### DO THIS
Copy the lines verbatim, beginning with the line that contains "Is white boat" and continuing through the end of the data, and only those lines.

### EXTRACTED ENTRIES

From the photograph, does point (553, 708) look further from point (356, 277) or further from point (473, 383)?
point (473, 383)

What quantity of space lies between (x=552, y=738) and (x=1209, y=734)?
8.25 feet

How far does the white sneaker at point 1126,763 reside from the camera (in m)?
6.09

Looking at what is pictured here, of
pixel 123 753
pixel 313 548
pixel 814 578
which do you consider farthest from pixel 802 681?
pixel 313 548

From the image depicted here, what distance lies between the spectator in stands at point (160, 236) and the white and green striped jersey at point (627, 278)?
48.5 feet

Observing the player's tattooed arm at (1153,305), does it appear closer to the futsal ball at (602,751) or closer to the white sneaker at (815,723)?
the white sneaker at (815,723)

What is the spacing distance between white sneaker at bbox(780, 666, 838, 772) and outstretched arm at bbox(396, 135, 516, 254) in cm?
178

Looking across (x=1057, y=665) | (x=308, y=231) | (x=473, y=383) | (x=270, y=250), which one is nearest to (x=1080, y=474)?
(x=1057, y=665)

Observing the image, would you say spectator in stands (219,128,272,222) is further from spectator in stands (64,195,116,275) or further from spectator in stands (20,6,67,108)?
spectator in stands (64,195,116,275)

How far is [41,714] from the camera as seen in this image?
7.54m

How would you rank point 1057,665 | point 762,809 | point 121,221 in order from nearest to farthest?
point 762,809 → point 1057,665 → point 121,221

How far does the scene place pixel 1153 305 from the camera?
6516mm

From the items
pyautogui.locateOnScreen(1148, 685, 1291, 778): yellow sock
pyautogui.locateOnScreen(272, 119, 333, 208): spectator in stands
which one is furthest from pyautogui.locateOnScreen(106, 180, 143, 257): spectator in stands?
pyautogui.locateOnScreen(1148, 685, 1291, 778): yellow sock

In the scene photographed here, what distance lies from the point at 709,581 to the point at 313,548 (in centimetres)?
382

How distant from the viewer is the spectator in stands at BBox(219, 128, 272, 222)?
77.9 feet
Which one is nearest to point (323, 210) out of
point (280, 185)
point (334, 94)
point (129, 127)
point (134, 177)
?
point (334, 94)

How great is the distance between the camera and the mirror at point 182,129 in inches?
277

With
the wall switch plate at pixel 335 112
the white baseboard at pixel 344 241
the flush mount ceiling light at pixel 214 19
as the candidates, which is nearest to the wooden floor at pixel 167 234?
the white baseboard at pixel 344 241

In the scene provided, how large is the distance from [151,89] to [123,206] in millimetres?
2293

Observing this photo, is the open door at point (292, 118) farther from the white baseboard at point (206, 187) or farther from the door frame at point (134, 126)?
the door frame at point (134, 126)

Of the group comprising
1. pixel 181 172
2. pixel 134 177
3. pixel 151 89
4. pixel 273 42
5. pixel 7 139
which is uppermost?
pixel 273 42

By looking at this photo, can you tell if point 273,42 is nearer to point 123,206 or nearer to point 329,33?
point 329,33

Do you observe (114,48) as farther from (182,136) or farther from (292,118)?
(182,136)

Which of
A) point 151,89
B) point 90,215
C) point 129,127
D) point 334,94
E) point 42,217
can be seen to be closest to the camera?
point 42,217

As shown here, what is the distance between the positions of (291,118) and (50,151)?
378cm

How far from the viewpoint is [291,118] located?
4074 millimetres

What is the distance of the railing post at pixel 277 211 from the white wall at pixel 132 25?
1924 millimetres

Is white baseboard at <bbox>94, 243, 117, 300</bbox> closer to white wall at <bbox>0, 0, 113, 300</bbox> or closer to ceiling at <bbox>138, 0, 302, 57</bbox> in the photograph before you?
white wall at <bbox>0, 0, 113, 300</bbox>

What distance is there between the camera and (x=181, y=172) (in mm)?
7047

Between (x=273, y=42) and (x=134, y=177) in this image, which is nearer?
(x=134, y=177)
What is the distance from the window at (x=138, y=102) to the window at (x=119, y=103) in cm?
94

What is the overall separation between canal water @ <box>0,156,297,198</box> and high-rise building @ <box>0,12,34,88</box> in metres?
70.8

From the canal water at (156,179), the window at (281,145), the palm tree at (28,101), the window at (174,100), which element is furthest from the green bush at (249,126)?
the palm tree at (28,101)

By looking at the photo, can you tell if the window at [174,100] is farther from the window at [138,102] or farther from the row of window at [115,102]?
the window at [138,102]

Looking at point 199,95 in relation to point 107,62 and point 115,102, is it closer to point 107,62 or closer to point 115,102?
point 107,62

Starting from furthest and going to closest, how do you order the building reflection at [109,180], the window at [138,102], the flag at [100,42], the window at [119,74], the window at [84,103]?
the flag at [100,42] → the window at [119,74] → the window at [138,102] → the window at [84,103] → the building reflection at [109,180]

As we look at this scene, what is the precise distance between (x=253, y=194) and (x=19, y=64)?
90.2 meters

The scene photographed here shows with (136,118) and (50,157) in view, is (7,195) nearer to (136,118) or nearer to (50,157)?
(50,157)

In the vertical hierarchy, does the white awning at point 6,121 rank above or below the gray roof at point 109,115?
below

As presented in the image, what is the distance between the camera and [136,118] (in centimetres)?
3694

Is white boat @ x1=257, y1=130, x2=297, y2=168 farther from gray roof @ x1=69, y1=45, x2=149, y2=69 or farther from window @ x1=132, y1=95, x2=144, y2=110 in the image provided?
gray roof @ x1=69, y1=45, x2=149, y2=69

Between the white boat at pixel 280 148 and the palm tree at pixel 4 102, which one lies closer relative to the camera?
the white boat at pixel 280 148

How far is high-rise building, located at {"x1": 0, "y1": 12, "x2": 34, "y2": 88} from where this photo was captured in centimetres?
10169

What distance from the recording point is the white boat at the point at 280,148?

### TASK ANSWER
Is white boat @ x1=257, y1=130, x2=297, y2=168 farther from gray roof @ x1=69, y1=45, x2=149, y2=69 or farther from window @ x1=132, y1=95, x2=144, y2=110 in the image provided?
gray roof @ x1=69, y1=45, x2=149, y2=69

Between the white boat at pixel 280 148 and the palm tree at pixel 4 102, which one lies closer relative to the camera?
the white boat at pixel 280 148

How far is high-rise building, located at {"x1": 0, "y1": 12, "x2": 34, "y2": 88} from where this photo was captured in centimetres?
10169

What distance from the recording point is the white boat at the point at 280,148?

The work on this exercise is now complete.